There are a couple of reasons to be grateful for the sturdy plastic casings that house the guts of PCs and laptops. For one thing, they keep the circuit boards, computer chips and rainbows of wires nested together in aesthetically pleasing packages. Second, they prevent users from direct exposure to heavy metals and toxic chemicals. Remember the mercury that the Greenpeace study found inside of some laptops? Thanks to the laptop casings, people are more protected from the gastrointestinal problems, kidney damage and nervous system disorders linked to mercury contact. In addition, the amounts of these potential toxins should be too small to pose a direct health threat to consumers [source: Tweney].
Rather than agonizing over their computers poisoning them, consumers should be more concerned about what happens at the beginning and end of the machine's life cycle.
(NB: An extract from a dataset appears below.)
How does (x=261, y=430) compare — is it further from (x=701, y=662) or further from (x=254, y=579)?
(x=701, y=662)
People working in computer manufacturing plants may work closely with toxic chemicals, and those same chemicals can escape from factories and pollute the air and water supplies in surrounding communities [source: Tweney].
Computer disposal has also become a mounting problem in the past decade. When people give their old gadgets the heave-ho, the goods often end up in landfills -- heavy metals, compounds and all. In fact, from 1999 to 2005, Americans threw away more than 157 million computer products [source: Environmental Protection Agency]. More alarmingly, computers are only a slice of the entire e-waste pie that includes all electronics products, such as televisions, toaster ovens and alarm clocks. The European Union alone generates about 9.3 million tons (8.5 million tonnes) of e-waste annually, with around 75 percent of it going to the dump [source: Clayton].
The devastating trickle effect of e-waste ends in some of the poorest regions of the world. Ghana and Nigeria in particular have made entire industries out of being the final resting places for unwanted computers and electronics. In Agbogbloshie, Ghana, which is one of the largest e-waste sites on the planet, children and adults inhale dangerous chemical emissions as they pick through and burn the gutted e-remains [source: Clayton]. Soil tests at sprawling e-waste sites in China showed incredibly high levels of bromine-based flame retardants, which are linked to thyroid and liver damage; blood tests of workers at those same sites revealed BFR levels 50 to 200 times higher than the average population [source: Jacquot].
To dam the hazardous e-waste stream, many leading electronics manufacturers, including Dell, Apple, Hewlett Packard and Toshiba, have implemented computer recycling programs. People can send back old models, sometimes for a fee, with the promise that the company will recycle or refurbish it. Slowly but surely, computer manufacturers are also jumping on the European Union's bandwagon and phasing out toxic chemicals. And although the Better Business Bureau ruled favorably for Apple in its commercial-related dispute with Dell, the fight for the electronics eco-crown is far from over.